Servus. Ich, Johannes Kruse, bin als hörgeschädigter Mensch aufgewachsen. Dies ist eine unsichtbare Behinderung und eine Kommunikations-Behinderung. Besser gesagt: Die Gesellschaft macht uns behindert, da es Gehörlose schwer haben, Kontakt zu Hörenden aufzunehmen. Ich kommuniziere oft mit Händen mit meinen Freunden (Gebärdensprache), was für andere Leute komisch aussieht. Sellen Sie sich vor, Ihr Gehör funktioniert nicht mehr richtig oder Sie befinden sich in einer sehr lauten Umgebung, wie können Sie sich richtig mit anderen Leuten unterhalten? Ich finde es schade, dass in Deutschland sehr schlecht über Hörgeschädigte aufgeklärt wird. Viele Menschen wissen nicht, wie man mit kaputten Ohren kommunizieren kann. Ich bin als hochgradig schwerhörig aufgewachsen und benutze trotzdem die Gebärdesprache, da die Gebärdensprache zu meiner Kultur gehört. Ich kann sogar gut sprechen und ausreichend hören und kann mich mit Hörenden unterhalten.

Nach dem Motto: “Ich kann alles außer hören”. Es gibt immer noch große Barrieren für Hörgeschädigte. Nur ganz langsam beginnt ein Umdecken und es gibt nur kleine Schritte, damit Hörgeschädigte in die Gesellschaft integriert werden.Da gibt es noch sehr viel zu tun. Es gibt schon mehr Sendungen im TV mit Untertiteln, aber längst noch nicht alle. Es gibt schon weniger Barrieren durch verbesserte technische Hilfsmittel wie z.B. Spracherkennungssoftware, schriftliche Kommunikation dank Chat-Programm im Handy wie auch bei Hörenden, Türklingel/Wecker dank Lichtanlage/Vibration. Es gibt immer noch viele Nachteile. z.B. Ehe-Beratung, Auto-Versicherung, Verbraucherschutz, Autokauf-Beratung . Da müssen sich gehörlose selber um Dolmetscher kümmern und diese dann aus eigener Tasche bezahlen. Das ist für viele gehörlose nicht möglich.

So verlief mein Leben bis jetzt, ich habe vieles erreicht. Ich habe das Studium als Dipl.-Ing. Fahrzeuginformatik in Wolfsburg absolviert und habe es erfolgreich abgeschlossen, genauso wie auch andere Absolventen. Für mich gab es keine große Schwierigkeiten. Es gibt ja Gebärdensprach-Dolmetscher/innen und die haben die Vorlesungen immer in Gebärdesprache übersetzt und so habe ich alles verstanden was die Professoren erklärten, genau wie die Hörenden.

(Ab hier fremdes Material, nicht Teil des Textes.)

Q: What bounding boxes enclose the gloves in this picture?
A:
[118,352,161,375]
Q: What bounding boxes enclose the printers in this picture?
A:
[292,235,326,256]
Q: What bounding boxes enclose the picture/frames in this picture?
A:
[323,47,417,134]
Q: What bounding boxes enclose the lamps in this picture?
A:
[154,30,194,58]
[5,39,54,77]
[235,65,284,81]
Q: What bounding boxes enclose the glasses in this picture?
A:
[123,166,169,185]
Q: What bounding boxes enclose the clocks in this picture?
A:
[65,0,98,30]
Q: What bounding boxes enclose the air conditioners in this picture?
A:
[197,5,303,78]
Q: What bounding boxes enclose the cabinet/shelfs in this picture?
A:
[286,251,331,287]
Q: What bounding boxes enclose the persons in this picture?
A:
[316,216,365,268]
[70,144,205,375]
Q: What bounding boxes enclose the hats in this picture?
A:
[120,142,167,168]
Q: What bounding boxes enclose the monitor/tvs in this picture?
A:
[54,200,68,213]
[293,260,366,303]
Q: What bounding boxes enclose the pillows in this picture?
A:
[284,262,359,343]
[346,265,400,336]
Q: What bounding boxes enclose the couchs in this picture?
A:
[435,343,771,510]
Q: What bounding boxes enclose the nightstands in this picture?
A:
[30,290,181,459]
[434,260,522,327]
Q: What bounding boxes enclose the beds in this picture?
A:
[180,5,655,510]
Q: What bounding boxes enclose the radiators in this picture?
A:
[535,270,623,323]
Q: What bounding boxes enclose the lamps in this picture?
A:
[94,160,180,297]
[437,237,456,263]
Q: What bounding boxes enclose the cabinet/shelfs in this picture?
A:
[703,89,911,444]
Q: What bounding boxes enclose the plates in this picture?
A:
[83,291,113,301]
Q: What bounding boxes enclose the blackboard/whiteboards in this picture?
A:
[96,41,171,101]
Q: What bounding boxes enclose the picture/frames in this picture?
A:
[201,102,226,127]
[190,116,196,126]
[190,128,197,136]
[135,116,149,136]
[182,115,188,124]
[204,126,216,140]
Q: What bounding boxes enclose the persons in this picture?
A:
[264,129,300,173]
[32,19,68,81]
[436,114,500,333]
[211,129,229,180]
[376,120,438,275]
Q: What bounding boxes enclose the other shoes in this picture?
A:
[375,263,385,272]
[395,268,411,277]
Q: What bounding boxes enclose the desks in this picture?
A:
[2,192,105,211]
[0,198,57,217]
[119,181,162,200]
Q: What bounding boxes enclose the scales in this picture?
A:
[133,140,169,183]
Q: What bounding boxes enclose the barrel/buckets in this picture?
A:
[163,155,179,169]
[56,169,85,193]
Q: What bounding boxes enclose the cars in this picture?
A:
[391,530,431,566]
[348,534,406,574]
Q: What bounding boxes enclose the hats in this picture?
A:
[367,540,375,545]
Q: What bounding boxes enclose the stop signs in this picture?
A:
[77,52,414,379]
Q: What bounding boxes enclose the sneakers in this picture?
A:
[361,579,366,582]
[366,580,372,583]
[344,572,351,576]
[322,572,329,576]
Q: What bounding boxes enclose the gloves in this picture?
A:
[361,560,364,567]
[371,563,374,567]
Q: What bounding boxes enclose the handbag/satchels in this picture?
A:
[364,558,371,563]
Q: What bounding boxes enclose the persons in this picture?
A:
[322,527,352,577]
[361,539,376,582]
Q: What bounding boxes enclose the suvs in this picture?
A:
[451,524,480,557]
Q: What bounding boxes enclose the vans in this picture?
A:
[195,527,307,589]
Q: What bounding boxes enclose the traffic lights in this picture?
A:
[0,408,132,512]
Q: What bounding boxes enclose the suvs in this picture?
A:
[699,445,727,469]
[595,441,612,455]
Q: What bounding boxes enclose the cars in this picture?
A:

Gehörlose können auch vieles erreichen, genau wie alle anderen. Es ist selbstverständlich für Gehörlose zu denken, zu arbeiten, den täglichen Alltag zu bewältigen, körperliche Tätigkeiten auszuführen, beim Fußball mitfiebern, Auto fahren, Hobbys zu haben u.v.m. Genauso wie bei euch Hörenden. Es gibt keinen Widerspruch.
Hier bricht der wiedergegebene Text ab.